New Jersey’s senators — Cory Booker and Andy Kim, both Democrats — pledged that they would not support Habba. Under a long-standing Senate custom known as the “blue slip,” the home-state senators for any U.S. attorney appointee can effectively veto a nomination.
With Habba’s nomination in doubt, New Jersey’s federal judges this summer voted not to retain her in the position under a provision of the law that limits interim U.S. attorney appointees to 120-day terms. They appointed her chief deputy, Desiree Grace, a career prosecutor, to replace her.
But the Justice Department fired Grace and installed Habba in the office’s No. 2 role instead. Officials then argued that because there was no one serving in the office’s top job, Habba could effectively assume the title of U.S. attorney on an acting basis. The administration has deployed a similar playbook to retain other controversial prosecutors in Los Angeles, Nevada and New York.

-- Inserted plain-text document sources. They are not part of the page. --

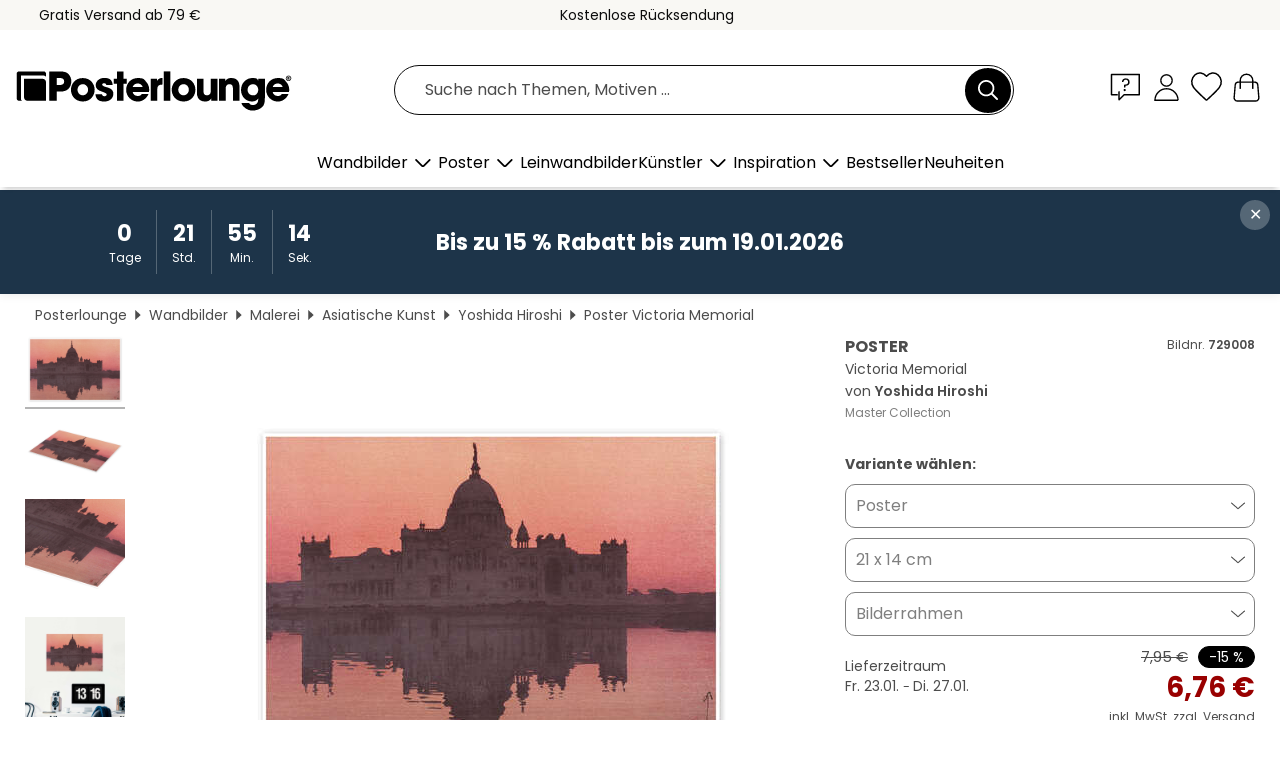

--- FILE ---
content_type: text/html; charset=utf-8
request_url: https://www.posterlounge.at/controller/shop/product/ajax/productarticle.php?i_pid=729008&s_action=images&i_paid=29495&i_paaid=0
body_size: 270
content:
{"id":"productarticle","status":true,"errorCount":0,"errors":[],"results":{"images":[{"url":"https:\/\/media.posterlounge.com\/img\/products\/730000\/729008\/729008_poster_l.jpg","path":"img\/products\/730000\/729008\/729008_poster_l.jpg","title":"Victoria Memorial","width":500,"height":333,"sort":1,"thumb":{"url":"https:\/\/media.posterlounge.com\/img\/products\/730000\/729008\/729008_poster.jpg","path":"img\/products\/730000\/729008\/729008_poster.jpg","title":"Victoria Memorial","width":270,"height":180,"sort":0},"large":{"url":"https:\/\/media.posterlounge.com\/img\/products\/730000\/729008\/729008_poster_l.jpg","path":"img\/products\/730000\/729008\/729008_poster_l.jpg","title":"Victoria Memorial","width":500,"height":333,"sort":0},"zoom":{"url":"https:\/\/media.posterlounge.com\/img\/products\/730000\/729008\/729008_poster.jpg","path":"img\/products\/730000\/729008\/729008_poster.jpg","title":"Victoria Memorial","width":2000,"height":1333,"sort":0},"html":"<li class=\"pdv-productZoomThumbnailWrapper\">\n  <a href=\"https:\/\/media.posterlounge.com\/img\/products\/730000\/729008\/729008_poster.jpg\" class=\"pdv-productImage-link\" title=\"Victoria Memorial\" target=\"_blank\" data-width=\"2000\" data-height=\"1333\" data-image=\"https:\/\/media.posterlounge.com\/img\/products\/730000\/729008\/729008_poster_l.jpg\" data-zoom-id=\"pdv-productZoomImage\">\n    <img src=\"https:\/\/media.posterlounge.com\/img\/products\/730000\/729008\/729008_poster.jpg\" width=\"270\" height=\"180\" alt=\"Victoria Memorial\" title=\"Victoria Memorial\" class=\"pdv-productZoomImageThumbnail\" lazyload \/>\n  <\/a>\n<\/li>\n"},{"url":"https:\/\/media.posterlounge.com\/img\/products\/730000\/729008\/729008_poster_pds_l.jpg","path":"img\/products\/730000\/729008\/729008_poster_pds_l.jpg","title":"Victoria Memorial","width":500,"height":300,"sort":2,"thumb":{"url":"https:\/\/media.posterlounge.com\/img\/products\/730000\/729008\/729008_poster_pds.jpg","path":"img\/products\/730000\/729008\/729008_poster_pds.jpg","title":"Victoria Memorial","width":270,"height":162,"sort":0},"large":{"url":"https:\/\/media.posterlounge.com\/img\/products\/730000\/729008\/729008_poster_pds_l.jpg","path":"img\/products\/730000\/729008\/729008_poster_pds_l.jpg","title":"Victoria Memorial","width":500,"height":300,"sort":0},"zoom":{"url":"https:\/\/media.posterlounge.com\/img\/products\/730000\/729008\/729008_poster_pds.jpg","path":"img\/products\/730000\/729008\/729008_poster_pds.jpg","title":"Victoria Memorial","width":2000,"height":1200,"sort":0},"html":"<li class=\"pdv-productZoomThumbnailWrapper\">\n  <a href=\"https:\/\/media.posterlounge.com\/img\/products\/730000\/729008\/729008_poster_pds.jpg\" class=\"pdv-productImage-link\" title=\"Victoria Memorial\" target=\"_blank\" data-width=\"2000\" data-height=\"1200\" data-image=\"https:\/\/media.posterlounge.com\/img\/products\/730000\/729008\/729008_poster_pds_l.jpg\" data-zoom-id=\"pdv-productZoomImage\">\n    <img src=\"https:\/\/media.posterlounge.com\/img\/products\/730000\/729008\/729008_poster_pds.jpg\" width=\"270\" height=\"162\" alt=\"Victoria Memorial\" title=\"Victoria Memorial\" class=\"pdv-productZoomImageThumbnail\" lazyload \/>\n  <\/a>\n<\/li>\n"},{"url":"https:\/\/media.posterlounge.com\/img\/products\/730000\/729008\/729008_poster_empCorner_l.jpg","path":"img\/products\/730000\/729008\/729008_poster_empCorner_l.jpg","title":"Victoria Memorial","width":500,"height":500,"sort":4,"thumb":{"url":"https:\/\/media.posterlounge.com\/img\/products\/730000\/729008\/729008_poster_empCorner.jpg","path":"img\/products\/730000\/729008\/729008_poster_empCorner.jpg","title":"Victoria Memorial","width":270,"height":270,"sort":0},"large":{"url":"https:\/\/media.posterlounge.com\/img\/products\/730000\/729008\/729008_poster_empCorner_l.jpg","path":"img\/products\/730000\/729008\/729008_poster_empCorner_l.jpg","title":"Victoria Memorial","width":500,"height":500,"sort":0},"zoom":{"url":"https:\/\/media.posterlounge.com\/img\/products\/730000\/729008\/729008_poster_empCorner.jpg","path":"img\/products\/730000\/729008\/729008_poster_empCorner.jpg","title":"Victoria Memorial","width":1000,"height":1000,"sort":0},"html":"<li class=\"pdv-productZoomThumbnailWrapper\">\n  <a href=\"https:\/\/media.posterlounge.com\/img\/products\/730000\/729008\/729008_poster_empCorner.jpg\" class=\"pdv-productImage-link\" title=\"Victoria Memorial\" target=\"_blank\" data-width=\"1000\" data-height=\"1000\" data-image=\"https:\/\/media.posterlounge.com\/img\/products\/730000\/729008\/729008_poster_empCorner_l.jpg\" data-zoom-id=\"pdv-productZoomImage\">\n    <img src=\"https:\/\/media.posterlounge.com\/img\/products\/730000\/729008\/729008_poster_empCorner.jpg\" width=\"270\" height=\"270\" alt=\"Victoria Memorial\" title=\"Victoria Memorial\" class=\"pdv-productZoomImageThumbnail\" lazyload \/>\n  <\/a>\n<\/li>\n"},{"url":"https:\/\/media.posterlounge.com\/img\/products\/730000\/729008\/729008_poster_room_architecture_l.jpg","path":"img\/products\/730000\/729008\/729008_poster_room_architecture_l.jpg","title":"Victoria Memorial","width":500,"height":500,"sort":5,"thumb":{"url":"https:\/\/media.posterlounge.com\/img\/products\/730000\/729008\/729008_poster_room_architecture.jpg","path":"img\/products\/730000\/729008\/729008_poster_room_architecture.jpg","title":"Victoria Memorial","width":270,"height":270,"sort":0},"large":{"url":"https:\/\/media.posterlounge.com\/img\/products\/730000\/729008\/729008_poster_room_architecture_l.jpg","path":"img\/products\/730000\/729008\/729008_poster_room_architecture_l.jpg","title":"Victoria Memorial","width":500,"height":500,"sort":0},"zoom":{"url":"https:\/\/media.posterlounge.com\/img\/products\/730000\/729008\/729008_poster_room_architecture.jpg","path":"img\/products\/730000\/729008\/729008_poster_room_architecture.jpg","title":"Victoria Memorial","width":2000,"height":2000,"sort":0},"html":"<li class=\"pdv-productZoomThumbnailWrapper\">\n  <a href=\"https:\/\/media.posterlounge.com\/img\/products\/730000\/729008\/729008_poster_room_architecture.jpg\" class=\"pdv-productImage-link\" title=\"Victoria Memorial\" target=\"_blank\" data-width=\"2000\" data-height=\"2000\" data-image=\"https:\/\/media.posterlounge.com\/img\/products\/730000\/729008\/729008_poster_room_architecture_l.jpg\" data-zoom-id=\"pdv-productZoomImage\">\n    <img src=\"https:\/\/media.posterlounge.com\/img\/products\/730000\/729008\/729008_poster_room_architecture.jpg\" width=\"270\" height=\"270\" alt=\"Victoria Memorial\" title=\"Victoria Memorial\" class=\"pdv-productZoomImageThumbnail\" lazyload \/>\n  <\/a>\n<\/li>\n"}]}}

Since then, three U.S. district court judges have declared that the maneuvers to keep Habba and the others in their posts violated federal laws governing U.S. attorney appointments.
Before Monday, Habba had given no indication that she was willing to accept the consequences of those court decisions. Her determination to continue leading the New Jersey U.S. attorney’s office had prompted some of the state’s federal judges to place pending cases on hold while the questions over her authority remained unresolved.
The disqualification of Halligan in Virginia hinged on a slightly different question of law. A judge’s ruling two weeks agodetermining that she, too, had been appointed in violation of federal law has left her office in limbo.
That decision was issued in response to a push from Comey and James to have the indictments filed against them dismissed. While the court deemed that Halligan had been illegally appointed and the indictments she secured must be thrown out, the judge did not specifically order her to vacate her post.
The Justice Department’s Office of Legal Counsel — a division that provides legal guidance to executive branch agencies — recently issued a legal opinion arguing that Halligan could remain at the helm of the U.S. attorney’s office, according to a person briefed on the opinion. As with Habba’s case, the Justice Department vowed an appeal but has not filed the necessary paperwork to pursue one.
The guidance advised attorneys in the Eastern District of Virginia to continue to sign Halligan’s name on all legal filings from that office. So far, that hasn’t gone over well with federal judges in the district.
On Thursday, at an unrelated immigration-related plea proceeding, a defense attorney asked the judge overseeing the case to strike Halligan’s name from a government court filing in light of the lingering questions over her authority.
U.S. District Judge Michael S. Nachmanoff agreed, saying he found it “difficult to reconcile” Halligan’s continued use of the “U.S. attorney” title with the ruling disqualifying her. Nachmanoff had previously been overseeing the criminal case against Comey, though he was not the judge who issued the ruling on Halligan’s legitimacy.
“Lawyers have a responsibility to submit pleadings that are in conformity with the rules of the Court,” the judge said, according to a transcript obtained by The Washington Post.
The statement Bondi and Blanche issued in Halligan’s defense on Monday pushed back on that criticism.
“Lindsey and our attorneys are simply doing their jobs: advocating for the Department of Justice’s positions while following guidance from the Office of Legal Counsel,” they said. “They do not deserve to have their reputations questioned in court for ethically advocating on behalf of their client.”